Failure to Launch


I’ve had strong opinions about Smallville ever since its 2001 debut. My hope was
to share the long and the short of it all back in May on the occasion of the series’ finale — but I only managed the short.



Here’s the long.

What follows is chock-full of spoilers on the show’s ten seasons, as of last month available in their entirety on DVD. If you haven’t (a) seen this divisive, enduringly popular yet much reviled take on the the Superman mythos begun in 1938 by creators Jerry Siegel & Joe Shuster, or (2) at least cared enough to keep tabs it through articles or conversations, then you’re awfully polite to keep reading.



Images from Smallville 1.01, 1.16, 3.18, 5.05, 6.11, 9.04, 9.06, 10.01, and 10.14 ©
2001, 2002, 2004, 2005, 2007, 2009, 2010, 2011 Warner Bros.; characters
TM/® DC.


My pal Stefan Blitz sent me a screener of the original Smallville pilot in advance
of the show’s premiere, when that year’s most tragic and indelible television images were still to come.

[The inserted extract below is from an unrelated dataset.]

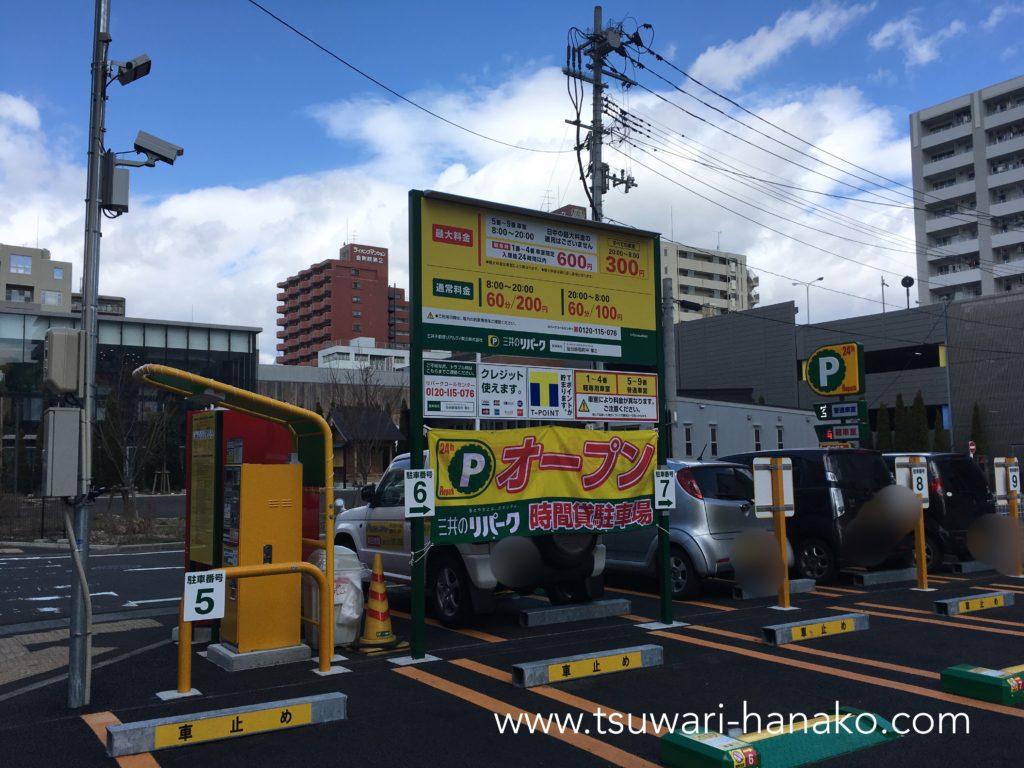 仙台アンパンマンミュージアム周辺の三井のリパーク時間貸駐車場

Now grand poobah of the website Forces of Geek, Stefan was at the time a contributing editor for my magazine Comicology; his review was set to appear in the never-published Vol. II #5. I don’t know what if anything else was changed in the revised Episode 1 that aired Oct. 16th on The WB — maybe because I’ve seen the official version more recently than that screener — but in one crucial difference, the role of Martha Kent was recast with Annette O’Toole.

O’Toole had good chemistry with John Schneider as husband Jonathan and Tom Welling as their adopted son Clark. Smallville’s casting in fact prompted, for good and ill, strong reactions from Superman fans and casual viewers alike. Despite the early, defining “no tights, no flights” edict from showrunners Alfred Gough & Miles Millar, who developed Smallville for Warner Bros., its mix of teen angst, lighthearted sci-fi/fantasy, and then increasingly dark drama as Kal-El struggled with his purpose in life led to plots and dialogue that in lesser hands could come off as simply laughable. The series was, sadly, largely in lesser hands.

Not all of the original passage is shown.